All this said, then, Leiter’s argument rests on an analogy between ‘theory/practice’ and ‘primary text/secondary text’ in order to argue that style and content are separable. But let me recapitulate. Style and content are distinct, according to Leiter, in precisely the same way as therapy and explanatory theory are distinct. And the relationship between therapy and explanatory theory is structurally identical to the relationship between primary text and secondary text. I hope I’ve shown why line of reasoning is an impossible stretch. For, in the first instance, theory and practice do not stand in the same relation to one another as ‘primary text to secondary text.’ For theory/practice is a perspectival difference, rather than a substantive difference in kind. To treat the system of perspectives, moreover, in a manner that emphasizes a primary/secondary distinction, levels out the normative dimensions of a praxis, and obfuscates a context’s dynamic development and explication of its guiding norms. Hence, to the extent that this is to true, so to is it true that style is inseparable from content — although such an inseparability does demand sensitive commentary.
Of, course, Leiter’s criticism of Janaway’s leading thesis is still on the mark: Janaway needs to prove that style and content are inseparable. But the lack of such an argument is hardly proof that style and content are separable.
* Leiter’s use of ‘only’ here is a little strange, since it introduces a stronger reading of Nietzsche’s (and Janaway’s) claim than is I think warranted. That is, it’s one thing to say that engaging one’s readers affectively is a way of making them consider their underlying presuppositions about morality. It’s quite an other to say that style is the only way to do so. Leiter’s stronger claim, it seems to me, sets up a false alternative, which leads to something of a straw man characterization: Either one believes that on must engage one’s readers affectively, via some kind of stylistic consideration, or one believes that one needn’t do this at all. From where I sit, some forms of thinking and writing may indeed benefit from an affective register; some forms are diminished by it. But Nietzsche’s style — and its relationship to his philosophical position — needs to be evaluated on its own terms, not according to an a priori dichotomy.

## Task 1
In the passage on style and content, what kind of difference is theory/practice said to be?
## Task 2
Name every person mentioned in the passage on style and content.
Answer using only the passage on style and content.

## Given entries
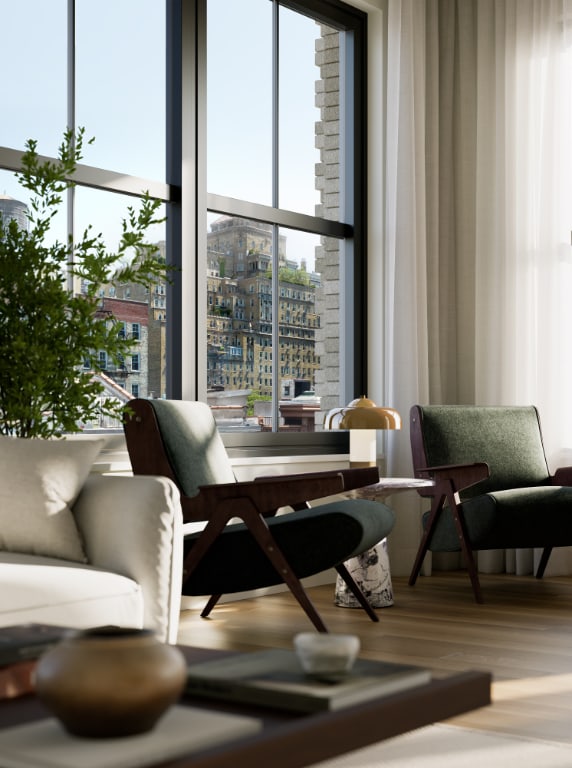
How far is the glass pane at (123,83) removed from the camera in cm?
436

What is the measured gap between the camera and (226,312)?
5051 mm

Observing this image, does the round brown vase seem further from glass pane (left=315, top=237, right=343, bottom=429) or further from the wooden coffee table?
glass pane (left=315, top=237, right=343, bottom=429)

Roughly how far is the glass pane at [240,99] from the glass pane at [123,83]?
0.34 metres

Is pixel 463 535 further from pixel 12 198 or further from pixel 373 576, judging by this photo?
pixel 12 198

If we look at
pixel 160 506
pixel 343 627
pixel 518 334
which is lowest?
pixel 343 627

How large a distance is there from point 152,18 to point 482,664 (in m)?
3.11

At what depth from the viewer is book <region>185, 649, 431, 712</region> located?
128 cm

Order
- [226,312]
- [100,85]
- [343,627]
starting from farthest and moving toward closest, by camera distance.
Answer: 1. [226,312]
2. [100,85]
3. [343,627]

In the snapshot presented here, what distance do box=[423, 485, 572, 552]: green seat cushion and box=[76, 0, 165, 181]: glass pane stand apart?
6.78 ft

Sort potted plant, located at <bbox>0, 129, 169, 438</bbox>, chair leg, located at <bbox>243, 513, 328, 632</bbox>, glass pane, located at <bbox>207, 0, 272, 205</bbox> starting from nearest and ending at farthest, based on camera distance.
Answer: potted plant, located at <bbox>0, 129, 169, 438</bbox>
chair leg, located at <bbox>243, 513, 328, 632</bbox>
glass pane, located at <bbox>207, 0, 272, 205</bbox>

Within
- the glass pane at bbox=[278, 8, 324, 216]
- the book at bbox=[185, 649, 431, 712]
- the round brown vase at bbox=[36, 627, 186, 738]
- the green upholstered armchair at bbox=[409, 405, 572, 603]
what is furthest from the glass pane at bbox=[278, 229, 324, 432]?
the round brown vase at bbox=[36, 627, 186, 738]

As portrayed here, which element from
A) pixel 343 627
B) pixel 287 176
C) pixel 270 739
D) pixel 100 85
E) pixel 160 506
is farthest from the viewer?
pixel 287 176

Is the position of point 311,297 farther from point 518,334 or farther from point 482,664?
point 482,664

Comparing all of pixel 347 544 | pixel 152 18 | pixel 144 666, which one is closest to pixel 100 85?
pixel 152 18
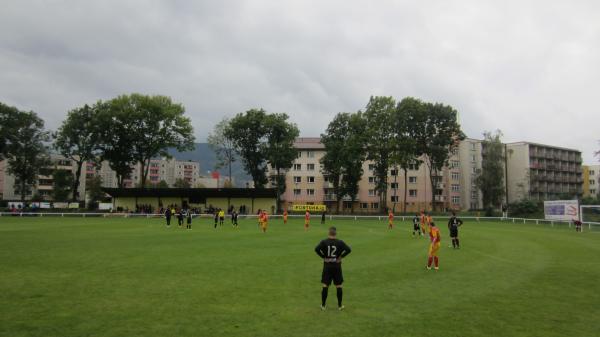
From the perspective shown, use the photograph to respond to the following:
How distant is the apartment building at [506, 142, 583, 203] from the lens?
99250 millimetres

## Exercise output 1
A perspectival difference, rather than a substantive difference in kind.

## Exercise output 2
Leiter, Janaway, Nietzsche